In the records below, locate the line containing "Which of roof", then extract it and all following lines exactly, ending with the last line.

---- Source data

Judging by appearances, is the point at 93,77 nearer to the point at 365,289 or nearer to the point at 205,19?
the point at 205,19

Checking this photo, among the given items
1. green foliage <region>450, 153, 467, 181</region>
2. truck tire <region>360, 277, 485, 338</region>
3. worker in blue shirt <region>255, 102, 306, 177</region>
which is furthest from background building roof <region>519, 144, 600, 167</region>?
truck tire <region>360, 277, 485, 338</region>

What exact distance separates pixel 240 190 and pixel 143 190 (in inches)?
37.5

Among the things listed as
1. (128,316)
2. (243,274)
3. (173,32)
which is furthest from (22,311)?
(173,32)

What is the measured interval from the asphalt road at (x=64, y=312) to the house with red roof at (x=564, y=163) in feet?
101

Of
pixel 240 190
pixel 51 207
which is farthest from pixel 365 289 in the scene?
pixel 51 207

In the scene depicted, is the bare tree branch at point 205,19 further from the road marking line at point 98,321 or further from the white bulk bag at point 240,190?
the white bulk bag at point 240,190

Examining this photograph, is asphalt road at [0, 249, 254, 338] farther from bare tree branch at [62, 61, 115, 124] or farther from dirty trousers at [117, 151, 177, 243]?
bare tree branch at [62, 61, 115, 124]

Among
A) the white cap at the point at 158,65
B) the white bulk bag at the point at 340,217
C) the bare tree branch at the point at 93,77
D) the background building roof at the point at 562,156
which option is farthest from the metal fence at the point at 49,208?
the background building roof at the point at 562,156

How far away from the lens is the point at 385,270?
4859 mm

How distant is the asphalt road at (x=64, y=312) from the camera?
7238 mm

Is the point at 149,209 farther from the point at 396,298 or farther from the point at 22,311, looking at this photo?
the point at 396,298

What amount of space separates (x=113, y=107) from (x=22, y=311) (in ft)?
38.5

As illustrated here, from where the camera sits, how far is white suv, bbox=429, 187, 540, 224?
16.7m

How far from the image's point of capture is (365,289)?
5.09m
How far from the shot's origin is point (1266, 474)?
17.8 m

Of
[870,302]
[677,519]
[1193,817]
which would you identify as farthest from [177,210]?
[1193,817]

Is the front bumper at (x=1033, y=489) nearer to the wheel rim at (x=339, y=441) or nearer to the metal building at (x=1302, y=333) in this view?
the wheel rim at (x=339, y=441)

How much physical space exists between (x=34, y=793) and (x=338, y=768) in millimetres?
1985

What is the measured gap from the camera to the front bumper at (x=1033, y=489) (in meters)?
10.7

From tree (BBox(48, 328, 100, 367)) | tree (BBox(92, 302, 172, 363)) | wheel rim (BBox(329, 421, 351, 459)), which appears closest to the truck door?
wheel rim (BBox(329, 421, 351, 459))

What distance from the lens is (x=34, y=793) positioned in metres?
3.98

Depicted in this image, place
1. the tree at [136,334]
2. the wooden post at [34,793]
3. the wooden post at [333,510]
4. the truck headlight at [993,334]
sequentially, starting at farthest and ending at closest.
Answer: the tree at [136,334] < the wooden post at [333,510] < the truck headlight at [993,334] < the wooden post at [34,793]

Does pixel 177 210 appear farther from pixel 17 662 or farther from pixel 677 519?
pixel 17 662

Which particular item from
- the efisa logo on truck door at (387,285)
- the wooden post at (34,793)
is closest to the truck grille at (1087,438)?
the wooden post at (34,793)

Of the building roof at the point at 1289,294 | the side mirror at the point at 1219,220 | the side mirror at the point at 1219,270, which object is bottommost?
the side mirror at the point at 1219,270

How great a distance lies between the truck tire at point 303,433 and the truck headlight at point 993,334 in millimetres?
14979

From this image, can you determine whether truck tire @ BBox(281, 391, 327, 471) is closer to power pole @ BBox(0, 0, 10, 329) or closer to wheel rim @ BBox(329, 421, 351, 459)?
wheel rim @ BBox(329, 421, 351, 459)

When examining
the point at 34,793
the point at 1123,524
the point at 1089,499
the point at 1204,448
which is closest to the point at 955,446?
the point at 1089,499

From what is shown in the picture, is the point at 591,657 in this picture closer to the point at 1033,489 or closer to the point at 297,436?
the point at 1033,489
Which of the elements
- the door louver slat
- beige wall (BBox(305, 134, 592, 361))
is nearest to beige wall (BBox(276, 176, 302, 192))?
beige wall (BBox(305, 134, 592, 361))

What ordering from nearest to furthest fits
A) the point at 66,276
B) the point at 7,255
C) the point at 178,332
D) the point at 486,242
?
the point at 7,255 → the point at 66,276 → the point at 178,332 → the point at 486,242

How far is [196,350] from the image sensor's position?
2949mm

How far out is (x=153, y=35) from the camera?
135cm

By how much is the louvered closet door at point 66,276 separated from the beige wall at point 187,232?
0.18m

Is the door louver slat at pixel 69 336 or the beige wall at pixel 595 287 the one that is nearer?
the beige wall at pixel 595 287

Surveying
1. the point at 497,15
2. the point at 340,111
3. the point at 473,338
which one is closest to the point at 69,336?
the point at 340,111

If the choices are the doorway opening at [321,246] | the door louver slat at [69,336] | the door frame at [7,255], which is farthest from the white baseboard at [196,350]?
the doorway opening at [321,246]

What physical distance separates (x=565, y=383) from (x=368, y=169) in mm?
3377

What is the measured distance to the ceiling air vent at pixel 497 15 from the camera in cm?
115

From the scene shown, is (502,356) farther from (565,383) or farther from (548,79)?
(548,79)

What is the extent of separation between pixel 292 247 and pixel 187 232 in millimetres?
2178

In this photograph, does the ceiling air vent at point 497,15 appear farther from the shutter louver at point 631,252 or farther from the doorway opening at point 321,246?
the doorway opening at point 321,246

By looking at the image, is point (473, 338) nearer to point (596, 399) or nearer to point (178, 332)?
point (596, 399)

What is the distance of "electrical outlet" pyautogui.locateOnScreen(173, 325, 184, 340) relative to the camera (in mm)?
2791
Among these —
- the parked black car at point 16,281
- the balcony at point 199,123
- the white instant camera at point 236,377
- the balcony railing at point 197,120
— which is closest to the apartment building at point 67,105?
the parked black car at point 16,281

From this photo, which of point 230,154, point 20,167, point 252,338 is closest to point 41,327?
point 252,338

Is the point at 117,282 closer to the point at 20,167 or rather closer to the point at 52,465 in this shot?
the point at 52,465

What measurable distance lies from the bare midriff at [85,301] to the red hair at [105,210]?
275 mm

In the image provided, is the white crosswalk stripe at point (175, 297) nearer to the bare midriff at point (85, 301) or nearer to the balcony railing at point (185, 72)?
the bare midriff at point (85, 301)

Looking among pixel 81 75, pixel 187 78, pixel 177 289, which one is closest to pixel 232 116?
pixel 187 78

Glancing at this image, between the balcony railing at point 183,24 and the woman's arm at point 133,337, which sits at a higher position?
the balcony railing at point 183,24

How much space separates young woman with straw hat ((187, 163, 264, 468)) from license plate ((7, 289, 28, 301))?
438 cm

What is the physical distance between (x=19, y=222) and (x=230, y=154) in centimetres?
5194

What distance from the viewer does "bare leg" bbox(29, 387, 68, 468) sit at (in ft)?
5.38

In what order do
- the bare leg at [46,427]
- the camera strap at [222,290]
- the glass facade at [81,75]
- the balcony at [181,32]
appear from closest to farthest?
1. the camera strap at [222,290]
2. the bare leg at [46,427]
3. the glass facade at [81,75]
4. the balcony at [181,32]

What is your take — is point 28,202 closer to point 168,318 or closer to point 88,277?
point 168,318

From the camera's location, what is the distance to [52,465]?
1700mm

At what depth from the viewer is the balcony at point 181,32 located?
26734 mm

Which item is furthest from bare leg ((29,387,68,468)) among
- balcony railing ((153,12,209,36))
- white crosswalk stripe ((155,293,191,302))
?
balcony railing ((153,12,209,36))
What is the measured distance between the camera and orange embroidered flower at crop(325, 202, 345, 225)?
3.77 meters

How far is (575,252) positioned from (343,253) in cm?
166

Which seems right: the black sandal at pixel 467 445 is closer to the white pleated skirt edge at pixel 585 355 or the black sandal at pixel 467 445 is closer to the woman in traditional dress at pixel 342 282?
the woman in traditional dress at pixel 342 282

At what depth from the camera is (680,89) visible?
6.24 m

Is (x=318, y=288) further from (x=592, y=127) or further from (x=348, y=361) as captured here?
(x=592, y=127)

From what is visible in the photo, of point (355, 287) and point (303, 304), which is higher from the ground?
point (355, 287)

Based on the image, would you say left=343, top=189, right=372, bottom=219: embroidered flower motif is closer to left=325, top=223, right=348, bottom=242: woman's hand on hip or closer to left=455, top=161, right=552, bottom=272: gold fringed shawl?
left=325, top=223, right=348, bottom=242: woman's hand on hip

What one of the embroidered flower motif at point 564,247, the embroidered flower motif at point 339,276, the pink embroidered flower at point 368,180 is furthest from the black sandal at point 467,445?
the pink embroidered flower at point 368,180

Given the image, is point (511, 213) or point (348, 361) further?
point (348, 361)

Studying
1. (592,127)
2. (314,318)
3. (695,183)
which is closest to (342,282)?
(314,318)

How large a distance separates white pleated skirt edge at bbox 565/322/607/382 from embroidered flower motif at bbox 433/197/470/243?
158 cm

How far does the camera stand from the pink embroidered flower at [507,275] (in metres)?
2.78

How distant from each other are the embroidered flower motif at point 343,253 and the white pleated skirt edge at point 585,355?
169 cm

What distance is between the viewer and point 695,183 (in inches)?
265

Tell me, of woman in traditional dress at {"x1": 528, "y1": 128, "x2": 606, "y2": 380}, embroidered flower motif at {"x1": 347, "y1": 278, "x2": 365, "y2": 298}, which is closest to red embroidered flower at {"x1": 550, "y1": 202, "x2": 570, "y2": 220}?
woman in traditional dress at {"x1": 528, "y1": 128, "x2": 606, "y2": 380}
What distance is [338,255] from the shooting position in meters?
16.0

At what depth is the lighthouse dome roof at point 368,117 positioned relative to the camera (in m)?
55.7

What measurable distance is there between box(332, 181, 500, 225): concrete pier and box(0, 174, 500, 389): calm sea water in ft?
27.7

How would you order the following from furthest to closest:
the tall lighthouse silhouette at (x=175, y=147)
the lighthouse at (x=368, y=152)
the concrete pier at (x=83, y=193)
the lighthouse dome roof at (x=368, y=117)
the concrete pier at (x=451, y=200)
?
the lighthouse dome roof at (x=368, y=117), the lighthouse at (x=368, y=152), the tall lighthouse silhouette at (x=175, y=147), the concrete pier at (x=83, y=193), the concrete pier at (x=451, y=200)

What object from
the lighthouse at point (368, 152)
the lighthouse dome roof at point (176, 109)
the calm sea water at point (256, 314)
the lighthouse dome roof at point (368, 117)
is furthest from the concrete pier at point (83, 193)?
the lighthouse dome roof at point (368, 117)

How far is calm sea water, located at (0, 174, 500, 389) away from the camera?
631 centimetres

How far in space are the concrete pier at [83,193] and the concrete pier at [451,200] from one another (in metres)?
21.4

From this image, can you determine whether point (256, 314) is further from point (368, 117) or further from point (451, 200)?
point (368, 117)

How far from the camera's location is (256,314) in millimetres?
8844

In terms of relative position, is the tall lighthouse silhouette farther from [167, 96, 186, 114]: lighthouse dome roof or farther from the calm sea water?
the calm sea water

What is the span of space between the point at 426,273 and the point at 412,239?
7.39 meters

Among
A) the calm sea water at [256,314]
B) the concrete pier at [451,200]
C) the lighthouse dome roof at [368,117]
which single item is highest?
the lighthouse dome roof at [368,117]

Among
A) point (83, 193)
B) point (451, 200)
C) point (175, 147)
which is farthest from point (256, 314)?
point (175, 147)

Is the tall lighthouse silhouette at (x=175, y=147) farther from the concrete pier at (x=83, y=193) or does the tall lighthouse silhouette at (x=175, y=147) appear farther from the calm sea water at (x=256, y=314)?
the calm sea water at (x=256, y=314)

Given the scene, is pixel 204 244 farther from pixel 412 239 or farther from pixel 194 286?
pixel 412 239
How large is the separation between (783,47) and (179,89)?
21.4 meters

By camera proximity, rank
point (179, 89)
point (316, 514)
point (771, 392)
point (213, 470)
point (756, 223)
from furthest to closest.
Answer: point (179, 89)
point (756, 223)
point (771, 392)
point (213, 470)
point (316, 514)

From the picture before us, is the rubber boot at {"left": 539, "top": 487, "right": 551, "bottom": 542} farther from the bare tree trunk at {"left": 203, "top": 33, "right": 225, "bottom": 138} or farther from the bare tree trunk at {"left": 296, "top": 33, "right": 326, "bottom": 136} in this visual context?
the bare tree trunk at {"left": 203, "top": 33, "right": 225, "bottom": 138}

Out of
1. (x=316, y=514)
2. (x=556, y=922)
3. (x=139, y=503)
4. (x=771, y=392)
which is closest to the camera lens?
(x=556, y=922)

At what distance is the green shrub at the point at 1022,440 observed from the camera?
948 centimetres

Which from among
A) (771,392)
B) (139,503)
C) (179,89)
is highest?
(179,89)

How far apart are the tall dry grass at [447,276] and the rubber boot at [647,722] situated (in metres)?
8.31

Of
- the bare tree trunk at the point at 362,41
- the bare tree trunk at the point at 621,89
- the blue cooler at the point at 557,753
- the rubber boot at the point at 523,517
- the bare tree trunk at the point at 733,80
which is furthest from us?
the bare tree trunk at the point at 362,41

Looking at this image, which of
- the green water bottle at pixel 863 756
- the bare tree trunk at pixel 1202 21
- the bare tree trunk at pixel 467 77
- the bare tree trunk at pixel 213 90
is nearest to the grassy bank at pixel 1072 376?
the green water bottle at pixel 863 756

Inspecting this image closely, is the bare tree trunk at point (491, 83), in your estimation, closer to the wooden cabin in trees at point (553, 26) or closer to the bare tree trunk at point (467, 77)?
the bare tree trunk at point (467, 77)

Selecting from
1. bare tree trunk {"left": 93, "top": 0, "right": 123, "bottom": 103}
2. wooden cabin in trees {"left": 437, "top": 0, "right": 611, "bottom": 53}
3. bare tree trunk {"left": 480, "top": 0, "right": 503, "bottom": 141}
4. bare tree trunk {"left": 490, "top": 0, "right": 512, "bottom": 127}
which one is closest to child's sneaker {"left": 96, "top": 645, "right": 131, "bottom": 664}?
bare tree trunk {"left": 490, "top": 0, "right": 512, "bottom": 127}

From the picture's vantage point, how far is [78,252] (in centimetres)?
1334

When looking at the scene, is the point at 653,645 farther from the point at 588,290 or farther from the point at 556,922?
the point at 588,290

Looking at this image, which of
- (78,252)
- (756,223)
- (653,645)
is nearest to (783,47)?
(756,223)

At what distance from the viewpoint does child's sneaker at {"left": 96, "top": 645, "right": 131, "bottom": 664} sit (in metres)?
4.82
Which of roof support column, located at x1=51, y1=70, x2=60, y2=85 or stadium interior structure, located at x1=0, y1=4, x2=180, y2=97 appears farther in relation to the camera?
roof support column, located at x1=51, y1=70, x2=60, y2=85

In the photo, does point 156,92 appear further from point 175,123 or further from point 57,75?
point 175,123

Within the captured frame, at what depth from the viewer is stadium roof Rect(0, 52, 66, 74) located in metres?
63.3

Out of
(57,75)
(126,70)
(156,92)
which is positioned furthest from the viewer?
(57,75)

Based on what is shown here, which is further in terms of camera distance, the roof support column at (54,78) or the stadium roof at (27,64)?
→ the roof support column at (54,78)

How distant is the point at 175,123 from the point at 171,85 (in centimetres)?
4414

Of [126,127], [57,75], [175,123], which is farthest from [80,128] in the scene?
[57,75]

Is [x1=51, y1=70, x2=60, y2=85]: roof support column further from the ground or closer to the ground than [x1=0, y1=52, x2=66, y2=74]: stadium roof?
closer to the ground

--------

→ Written response
Which of roof support column, located at x1=51, y1=70, x2=60, y2=85 or stadium interior structure, located at x1=0, y1=4, x2=180, y2=97 appears farther in relation to the camera?
roof support column, located at x1=51, y1=70, x2=60, y2=85

In the photo, does point 156,92 appear further from point 175,123 or further from point 57,75?
point 175,123

Within the captured frame, at what depth from the viewer is stadium roof Rect(0, 52, 66, 74) located in metres?
63.3

Out of
(57,75)
(126,70)
(156,92)
which is positioned furthest from the viewer?
(57,75)

Based on what is shown here, which is further in terms of camera distance, the roof support column at (54,78) or the stadium roof at (27,64)?
→ the roof support column at (54,78)

How distant is the point at 175,123 from the point at 171,85 (in centimetres)?
4414

Of [126,127], [57,75], [175,123], which is farthest from [80,128] in the scene?
[57,75]

Is [x1=51, y1=70, x2=60, y2=85]: roof support column further from the ground or closer to the ground than [x1=0, y1=52, x2=66, y2=74]: stadium roof?
closer to the ground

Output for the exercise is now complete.